Section 703(a)'s operative verb is "discriminate," which dictionaries tell us means "to distinguish among or between" or "treat a person or group in an unjust or prejudicial manner." Obviously, an employer discriminates when it segregates by race or provides training to men but not women.

And you hardly need a dictionary to know that working outside in suffocating heat is a "condition" of employment or that training is a "privilege" that an employer might or might not offer. But in case you do: Black's Law Dictionary says "terms" are "conditions under which something may be done, settled, agreed, or granted," while the Oxford English Dictionary defines "privileges" to mean "rights [or] advantages granted to or enjoyed by an individual beyond the usual rights or advantages of others." In other words, "terms, conditions, or privileges" is a catchall for all incidents of an employment relationship.

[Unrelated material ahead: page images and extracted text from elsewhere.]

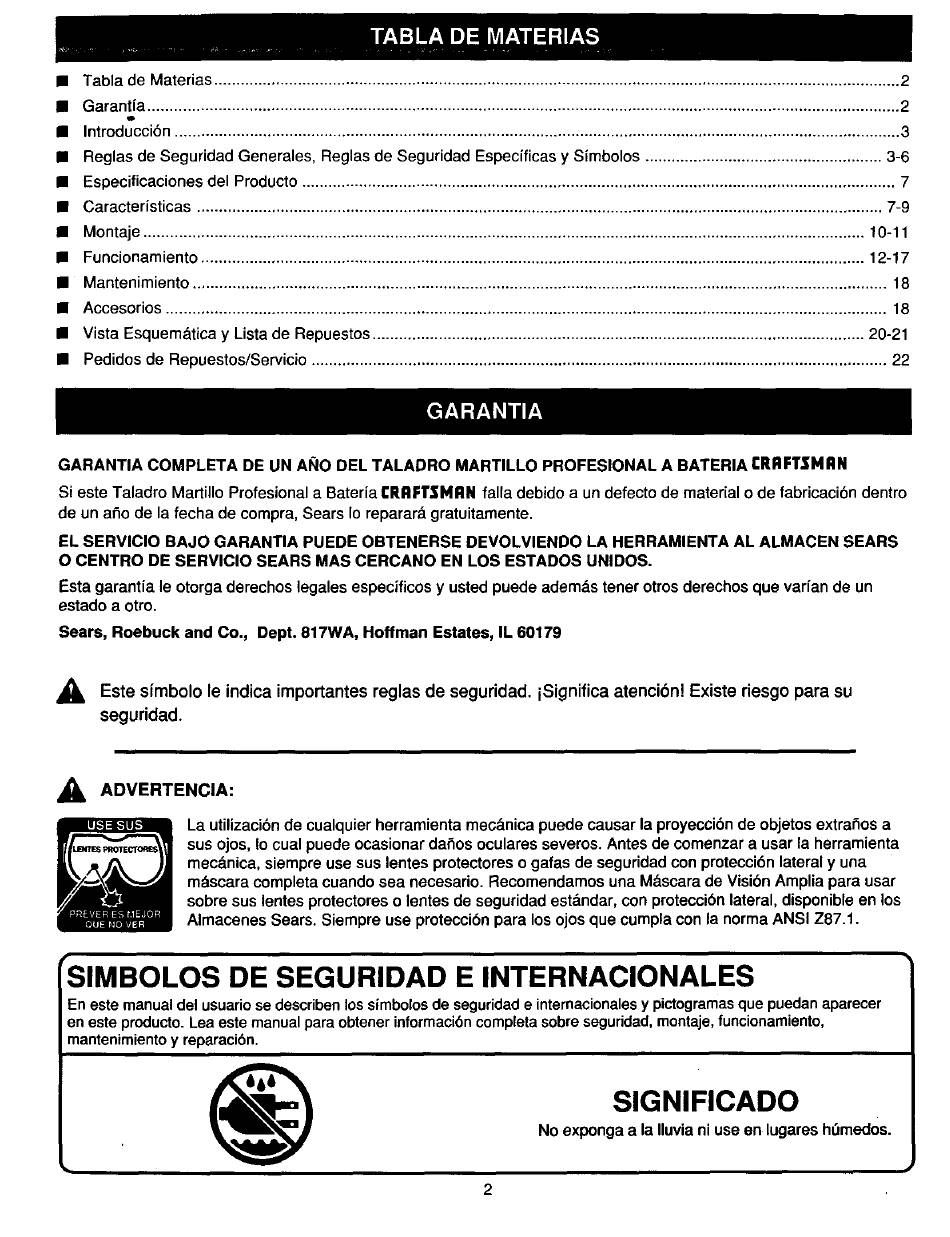 TABLA DE MATERIAS

■ Tabla de Materias ........ 2
■ Garantía ........ 2
■ Introducción ........ 3
■ Reglas de Seguridad Generales, Reglas de Seguridad Específicas y Símbolos ........ 3-6
■ Especificaciones del Producto ........ 7
■ Características ........ 7-9
■ Montaje ........ 10-11
■ Funcionamiento ........ 12-17
■ Mantenimiento ........ 18
■ Accesorios ........ 18
■ Vista Esquemática y Lista de Repuestos ........ 20-21
■ Pedidos de Repuestos/Servicio ........ 22

GARANTIA

GARANTIA COMPLETA DE UN AÑO DEL TALADRO MARTILLO PROFESIONAL A BATERIA CRAFTSMAN

Si este Taladro Martillo Profesional a Batería CRAFTSMAN falla debido a un defecto de material o de fabricación dentro de un año de la fecha de compra, Sears lo reparará gratuitamente.

EL SERVICIO BAJO GARANTIA PUEDE OBTENERSE DEVOLVIENDO LA HERRAMIENTA AL ALMACEN SEARS O CENTRO DE SERVICIO SEARS MAS CERCANO EN LOS ESTADOS UNIDOS.

Esta garantía le otorga derechos legales específicos y usted puede además tener otros derechos que varían de un estado a otro.

Sears, Roebuck and Co., Dept. 817WA, Hoffman Estates, IL 60179

Este símbolo le indica importantes reglas de seguridad. ¡Significa atención! Existe riesgo para su seguridad.

ADVERTENCIA:

USE SUS LENTES PROTECTORES PREVER ES MEJOR QUE NO VER

La utilización de cualquier herramienta mecánica puede causar la proyección de objetos extraños a sus ojos, lo cual puede ocasionar daños oculares severos. Antes de comenzar a usar la herramienta mecánica, siempre use sus lentes protectores o gafas de seguridad con protección lateral y una máscara completa cuando sea necesario. Recomendamos una Máscara de Visión Amplia para usar sobre sus lentes protectores o lentes de seguridad estándar, con protección lateral, disponible en los Almacenes Sears. Siempre use protección para los ojos que cumpla con la norma ANSI Z87.1.

SIMBOLOS DE SEGURIDAD E INTERNACIONALES

En este manual del usuario se describen los símbolos de seguridad e internacionales y pictogramas que puedan aparecer en este producto. Lea este manual para obtener información completa sobre seguridad, montaje, funcionamiento, mantenimiento y reparación.

SIGNIFICADO

No exponga a la lluvia ni use en lugares húmedos.

2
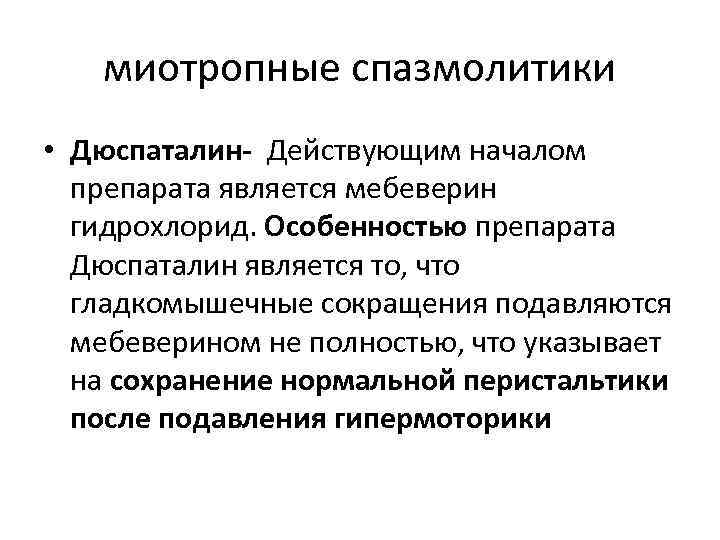 миотропные спазмолитики

• Дюспаталин- Действующим началом препарата является мебеверин гидрохлорид. Особенностью препарата Дюспаталин является то, что гладкомышечные сокращения подавляются мебеверином не полностью, что указывает на сохранение нормальной перистальтики после подавления гипермоторики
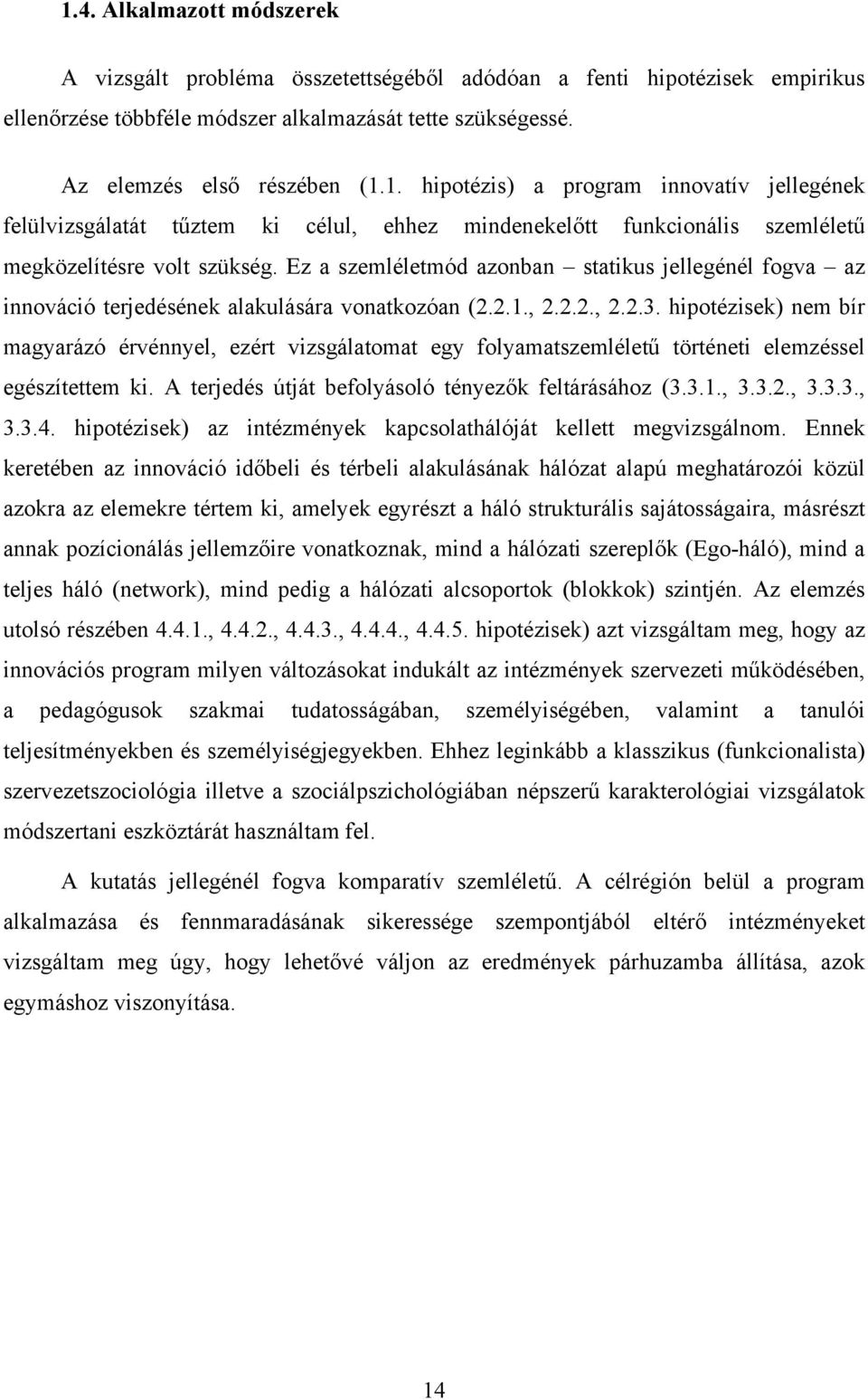 1.4. Alkalmazott módszerek

A vizsgált probléma összetettségéből adódóan a fenti hipotézisek empirikus ellenőrzése többféle módszer alkalmazását tette szükségessé.

Az elemzés első részében (1.1. hipotézis) a program innovatív jellegének felülvizsgálatát tűztem ki célul, ehhez mindenekelőtt funkcionális szemléletű megközelítésre volt szükség. Ez a szemléletmód azonban – statikus jellegénél fogva – az innováció terjedésének alakulására vonatkozóan (2.2.1., 2.2.2., 2.2.3. hipotézisek) nem bír magyarázó érvénnyel, ezért vizsgálatomat egy folyamatszemléletű történeti elemzéssel egészítettem ki. A terjedés útját befolyásoló tényezők feltárásához (3.3.1., 3.3.2., 3.3.3., 3.3.4. hipotézisek) az intézmények kapcsolathálóját kellett megvizsgálnom. Ennek keretében az innováció időbeli és térbeli alakulásának hálózat alapú meghatározói közül azokra az elemekre tértem ki, amelyek egyrészt a háló strukturális sajátosságaira, másrészt annak pozícionálás jellemzőire vonatkoznak, mind a hálózati szereplők (Ego-háló), mind a teljes háló (network), mind pedig a hálózati alcsoportok (blokkok) szintjén. Az elemzés utolsó részében 4.4.1., 4.4.2., 4.4.3., 4.4.4., 4.4.5. hipotézisek) azt vizsgáltam meg, hogy az innovációs program milyen változásokat indukált az intézmények szervezeti működésében, a pedagógusok szakmai tudatosságában, személyiségében, valamint a tanulói teljesítményekben és személyiségjegyekben. Ehhez leginkább a klasszikus (funkcionalista) szervezetszociológia illetve a szociálpszichológiában népszerű karakterológiai vizsgálatok módszertani eszköztárát használtam fel.

A kutatás jellegénél fogva komparatív szemléletű. A célrégión belül a program alkalmazása és fennmaradásának sikeressége szempontjából eltérő intézményeket vizsgáltam meg úgy, hogy lehetővé váljon az eredmények párhuzamba állítása, azok egymáshoz viszonyítása.

14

And that's how the Supreme Court has seen it. The court has said "Congress intended to prohibit all practices in whatever form which create inequality in employment opportunity due to discrimination on the basis of race, religion, sex, or national origin." It explained in an important sex-discrimination decision, Hishon v. King & Spalding, that "terms, conditions, and privileges" include anything that is an "incident of employment" or "forms an aspect of the relationship between the employer and employees."

Any statute that authorizes a federal court suit requires that the plaintiff suffer some harm. The Constitution's case-or-controversy requirement demands as much. That's why Section 703(a) says an employer may not "discriminate against any individual."

But that language does not demand immediate economic harm or authorize courts to manufacture an adverse-employment-action doctrine from the ether. And it certainly does not effectively authorize blatant discrimination of the kind alleged in Peterson

In 1964, Congress enacted a ban on all discriminatory employment practices. A decade later, the Supreme Court observed that Title VII's primary purpose was to ensure "equality of employment opportunities and to eliminate those discriminatory practices and devices which have disadvantage[d] minority citizens."

Yet in 2019, a federal court of appeals, following a judicially concocted doctrine persisting in the lower court for years, has held that Title VII does not prohibit intentional racial segregation in working conditions that severely disadvantage black employees.

That cannot be right. The Supreme Court should say so in Peterson.

Brian Wolfman is an associate professor at Georgetown Law, where he directs the Appellate Courts Immersion Clinic. The clinic filed an amicus brief urging the Supreme Court to review the Peterson case.